Endophthalmitis nach Katarakt-OP – viele der Erreger resistent gegenüber Cephalosporinen und Fluorchinolonen

 

CATARACT Miami – mechentel news – Nicholas A. Yannuzzi und Kollegen vom Department of Ophthalmology am Bascom Palmer Eye Institute der University of Miami Miller School of Medicine in Miami, Florida, USA, berichten über klinische Merkmale, Erreger und Sehschärfen-Ergebnisse, die mit dem akuten Ausbruch einer Endophthalmitis nach einer Operation der Katarakt im Verlauf der letzten beiden Jahrzehnte in Verbindung standen. Für diese retrospektive Fallstudie wurden klinische und mikrobiologische Aufzeichnungen über 63 Augen von 63 Patienten durchsichtet, die in einem Tertiärzentrum im Zeitraum von 2006 bis 2015 vorstellig wurden. Bei all diesen Patienten trat eine kultur-positive Endophthalmitis innerhalb von sechs Wochen nach der Operation der Katarakt auf. Im Mittel vergingen acht Tage (Medianwert: 6 Tage) zwischen Operation und Diagnose der Endophthalmitis. Die Erstversorgung umfasste intravitreal appliziertes Vancomycin und Ceftazidim bei 59 der 63 Augen (94 %) sowie intravitreal appliziertes Vancomycin in Kombination mit Amikacin bei den restlichen vier Augen (6 %).
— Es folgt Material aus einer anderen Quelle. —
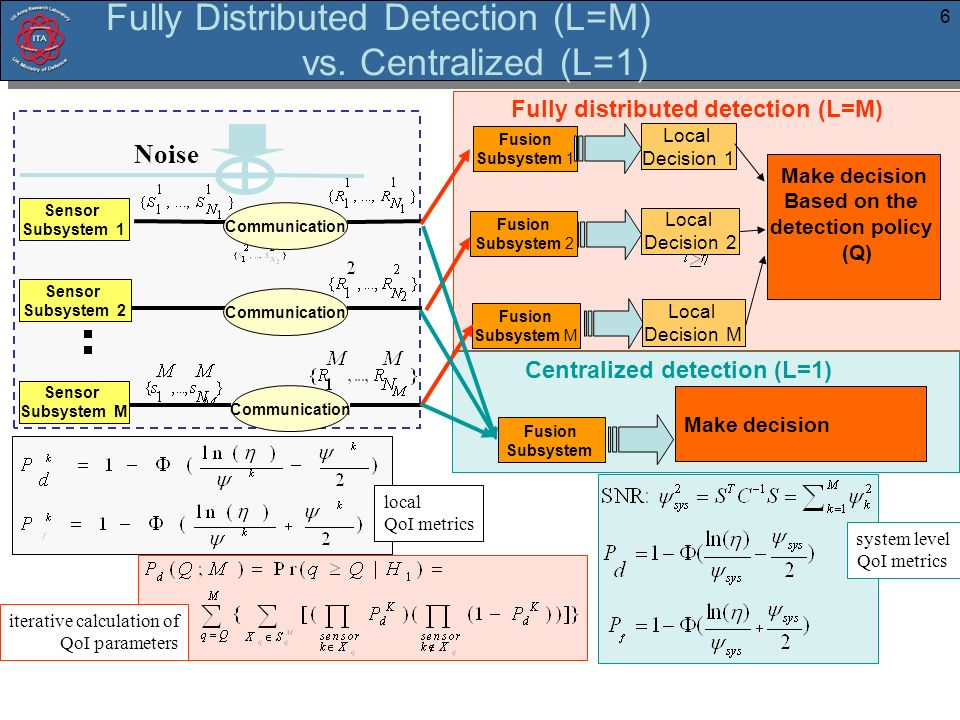 6 Fully Distributed Detection (L=M) vs. Centralized (L=1) Sensor Subsystem 1 Communication Fusion Subsystem 1 Make decision Based on the detection pol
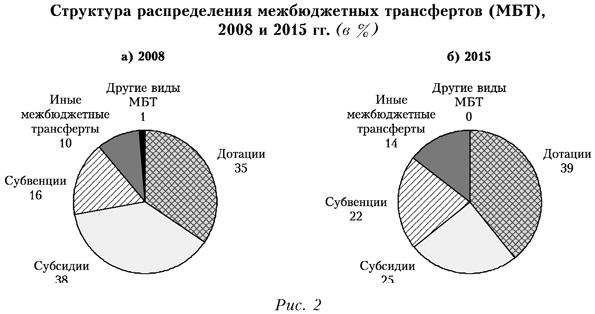Структура распределения межбюджетных трансфертов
In 50 der 63 Augen (79 %) wurde ein intravitreales Dexamethason-Implantat eingesetzt. Die Erstbehandlung umfasste bei 57 der 63 Augen (90 %) eine Glaskörperaspiration sowie die Injektion der Antibiotika; bei den restlichen sechs Augen (10 %) erfolgte eine Pars-plana Vitrektomie. Koagulase-negative Staphylokokken konnten aus 39 der 63 Augen (62 %) isoliert werden, Staphylococcus aureus wurde in sieben Augen (11 %) entdeckt und in den verbliebenen sieben Augen (11 %) konnten Vertreter der Streptokokken (Streptococcus spec.) gefunden werden. 24 der 63 Augen (38 %) erzielten eine Sehschärfe von ≥20/40. Keine der isolierten grampositiven Bakterien erwies sich resistent gegenüber Vancomycin. Allerdings reagierten nur 24 von 49 Isolaten (49 %) sensitiv auf Cephalothin, Cefazolin und Cefurocim. Auf Verbindungen aus der Gruppe der der Gyrasehemmer (Fluorchinolone), genauer auf Levofloxacin reagierten 22 von 52 (42 %), auf Ciprofloxacin 20 von 54 (37 %), auf Moxifloxacin 16 von 47 (34 %) und auf Gatifloxacin 3 von 13 (23 %) sensitiv. Die Autoren der im Februar 2017 im amerikanischen Journal der Ophthalmologie publizierten Studie schlussfolgern, dass sich weder die Erreger noch die Ergebnisse der Sehschärfen zu jenen des vorherigen Jahrzehnts geändert haben. Jedoch erwiesen sich in der aktuellen Studie eine Vielzahl an Isolaten resistent auf Cephalosporine und Fluorchinolone. (ut)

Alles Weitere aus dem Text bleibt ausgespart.